DQA1*0101アリルは、ゲノムDNA又はmRNA由来のcDNAを用いて直接配列決定法により検出することができる。直接配列決定法においては、最初に、被験ウシからゲノムDNA又はmRNA由来のcDNAを調製し、検出対象となるDQA1*0101アリルを含む領域をベクターにクローニングし、宿主細胞(例えば細菌)において増幅させる。あるいは、検出対象のDQA1*0101アリルを含む領域内のDNAをPCRにより増幅することも可能である。増幅後、検出対象領域内のDNAを配列決定する。配列決定法としては、限定されるものではないが、手動式配列決定法又は自動配列決定法が挙げられる。手動配列決定法としては、例えば放射性マーカーヌクレオチドを使用する方法などが挙げられ、自動配列決定法としては、ダイターミネーターを使用する方法などが挙げられる。配列決定の結果に基づいて、被験ウシがDQA1*0101アリルを有するか否かを判定する。

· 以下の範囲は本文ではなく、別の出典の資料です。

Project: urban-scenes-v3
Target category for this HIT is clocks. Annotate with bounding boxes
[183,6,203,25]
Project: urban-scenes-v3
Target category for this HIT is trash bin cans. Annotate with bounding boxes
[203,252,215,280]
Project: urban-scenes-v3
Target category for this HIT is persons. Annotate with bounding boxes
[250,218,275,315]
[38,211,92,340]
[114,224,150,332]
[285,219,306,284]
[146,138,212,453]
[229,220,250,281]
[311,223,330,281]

(a)配列番号3に示す塩基配列からなるプライマー及び配列番号4に示す塩基配列からなるプライマー
5’-CAC AAA TGA AGC CCA CAA TG-3’(配列番号3)
5’-CCC TAG GGA AAA GGG AGT GA-3’(配列番号4)
(b)配列番号5に示す塩基配列からなるプライマー及び配列番号6に示す塩基配列からなるプライマー
5’-GCC CAC AAT GTT TGA TAG TC-3’(配列番号5)
5’-GGG RAC ACA TAC TGT TGG T-3’(配列番号6)
(配列中、RはA又はGを表す)
また、増幅の特異性を高めるために、2組以上のプライマーを用いて2回以上増幅反応を行うことが好ましい。具体的には、最初に、被験ウシに由来するゲノムDNAを鋳型として、BoLA−DQA1の第2エクソンの塩基配列を含む核酸断片を増幅する。次いで、増幅された核酸断片を鋳型として、さらにBoLA−DQA1の第2エクソンの塩基配列を含む核酸断片を増幅する。このように2回以上増幅反応を行う場合には、各増幅反応で使用するプライマーを、同じ位置に設計してもよいし、あるいは、最初の増幅におけるプライマーの位置よりも内側に設計することができる。

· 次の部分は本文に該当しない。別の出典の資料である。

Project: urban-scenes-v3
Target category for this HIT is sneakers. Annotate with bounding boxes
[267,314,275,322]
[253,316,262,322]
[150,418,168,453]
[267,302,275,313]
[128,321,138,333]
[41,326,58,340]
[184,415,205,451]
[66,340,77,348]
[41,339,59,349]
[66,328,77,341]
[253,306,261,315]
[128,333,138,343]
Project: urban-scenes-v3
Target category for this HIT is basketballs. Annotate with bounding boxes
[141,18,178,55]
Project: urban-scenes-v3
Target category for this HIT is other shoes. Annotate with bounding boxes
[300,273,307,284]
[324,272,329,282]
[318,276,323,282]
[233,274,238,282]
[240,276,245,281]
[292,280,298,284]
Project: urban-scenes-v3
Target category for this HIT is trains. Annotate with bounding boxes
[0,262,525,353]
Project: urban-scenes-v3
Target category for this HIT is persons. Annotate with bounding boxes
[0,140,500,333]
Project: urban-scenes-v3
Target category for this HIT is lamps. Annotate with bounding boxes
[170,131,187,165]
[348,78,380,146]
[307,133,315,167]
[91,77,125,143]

(a)配列番号3に示す塩基配列からなるプライマー及び配列番号4に示す塩基配列からなるプライマー
(b)配列番号5に示す塩基配列からなるプライマー及び配列番号6に示す塩基配列からなるプライマー
上述のようにして、被験ウシに由来するゲノムDNAを鋳型として、BoLA−DQA1の第2エクソンの塩基配列を含む核酸断片を特異的に増幅することができる。
(c)配列番号7に示す塩基配列からなるプライマー及び配列番号8に示す塩基配列からなるプライマー
5’-ACA ATG TTT GAT AGT CAA TTT C-3’(配列番号7)

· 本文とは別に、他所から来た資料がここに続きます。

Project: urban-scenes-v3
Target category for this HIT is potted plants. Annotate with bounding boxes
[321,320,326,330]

5’-GGG RAC ACA TAC TGT TGG TAG-3’(配列番号8)
(配列中、RはA又はGを表す)
核酸断片の塩基配列(すなわち第2エクソンの塩基配列)を決定した後、その塩基配列と、DQA1*0101アリルの塩基配列(配列番号1)を比較する。
DQA1*0101アリルは、PCR法を利用して検出することもできる。PCRは、DQA1*0101アリルを有する配列又は他のアリルを有する配列にのみハイブリダイズするオリゴヌクレオチドプライマーを利用して行う。そのDQA1*0101アリル用及びその他のアリル用の両方のプライマーセットを使用して被験ウシ由来のゲノムDNA又はmRNA由来のcDNAを増幅する。DQA1*0101アリル用プライマーのみがPCR産物を生成した場合には、被験ウシはDQA1*0101アリルをホモで有し、DQA1*0101アリル用プライマーと他のアリル用プライマーからのPCR産物が生成された場合には、被験ウシはDQA1*0101アリルをヘテロで有することになる。他のアリル用プライマーのみがPCR産物を生成した場合には、被験ウシはDQA1*0101アリルを有しない。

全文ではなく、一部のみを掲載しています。